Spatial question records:
-----
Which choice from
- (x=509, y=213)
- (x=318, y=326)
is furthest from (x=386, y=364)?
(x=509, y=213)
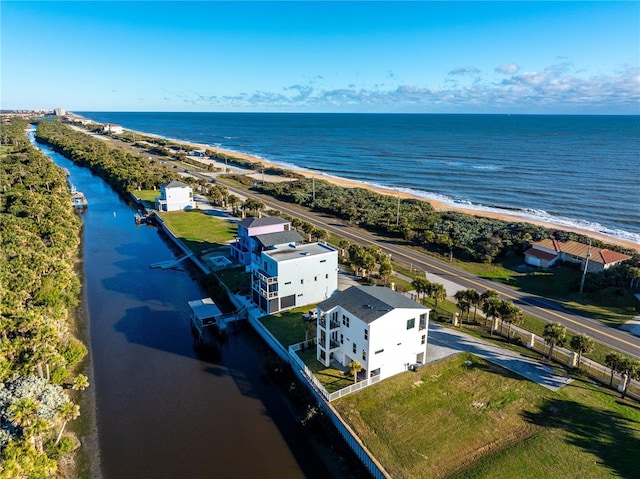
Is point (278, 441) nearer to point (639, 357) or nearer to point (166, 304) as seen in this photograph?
point (166, 304)

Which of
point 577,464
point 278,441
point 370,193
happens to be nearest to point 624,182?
point 370,193

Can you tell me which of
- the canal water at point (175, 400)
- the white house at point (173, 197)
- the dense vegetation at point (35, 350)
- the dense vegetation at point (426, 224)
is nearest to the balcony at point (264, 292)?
the canal water at point (175, 400)

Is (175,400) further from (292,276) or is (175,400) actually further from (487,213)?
(487,213)

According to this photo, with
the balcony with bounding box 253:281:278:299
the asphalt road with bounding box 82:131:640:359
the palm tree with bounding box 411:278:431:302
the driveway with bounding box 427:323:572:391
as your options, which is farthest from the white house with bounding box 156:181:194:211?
the driveway with bounding box 427:323:572:391

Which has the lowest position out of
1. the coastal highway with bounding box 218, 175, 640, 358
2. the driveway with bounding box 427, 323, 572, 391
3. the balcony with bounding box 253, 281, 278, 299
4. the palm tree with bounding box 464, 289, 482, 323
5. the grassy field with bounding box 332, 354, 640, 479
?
the grassy field with bounding box 332, 354, 640, 479

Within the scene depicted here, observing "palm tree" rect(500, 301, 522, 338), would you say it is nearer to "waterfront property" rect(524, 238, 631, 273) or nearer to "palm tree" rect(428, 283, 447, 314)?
"palm tree" rect(428, 283, 447, 314)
-----
Task: Leave out the pictures and copy everything else in the records word for word.

Solved exercise:
Which choice from
- (x=509, y=213)
- (x=318, y=326)
is furthest from (x=386, y=364)?
(x=509, y=213)
Is point (278, 441) nearer to point (639, 357) or nearer to point (166, 304) as seen in this photograph?
point (166, 304)

Which of
point 577,464
point 278,441
point 370,193
happens to be nearest to point 624,182?
point 370,193

Can you tell me which of
- the canal water at point (175, 400)
- the white house at point (173, 197)
- the dense vegetation at point (35, 350)
- the dense vegetation at point (426, 224)
is nearest to the balcony at point (264, 292)?
the canal water at point (175, 400)

Is (175,400) further from (292,276) or is (175,400) actually further from (487,213)?
(487,213)

According to this photo, with
the balcony with bounding box 253:281:278:299
the asphalt road with bounding box 82:131:640:359
the palm tree with bounding box 411:278:431:302
the driveway with bounding box 427:323:572:391
as your options, which is farthest from the white house with bounding box 156:181:194:211?
the driveway with bounding box 427:323:572:391

Which has the lowest position out of
1. the coastal highway with bounding box 218, 175, 640, 358
2. the driveway with bounding box 427, 323, 572, 391
3. the balcony with bounding box 253, 281, 278, 299
4. the palm tree with bounding box 464, 289, 482, 323
5. the grassy field with bounding box 332, 354, 640, 479
?
the grassy field with bounding box 332, 354, 640, 479

Within the scene depicted here, observing "palm tree" rect(500, 301, 522, 338), would you say it is nearer to "waterfront property" rect(524, 238, 631, 273) or nearer to "palm tree" rect(428, 283, 447, 314)?
"palm tree" rect(428, 283, 447, 314)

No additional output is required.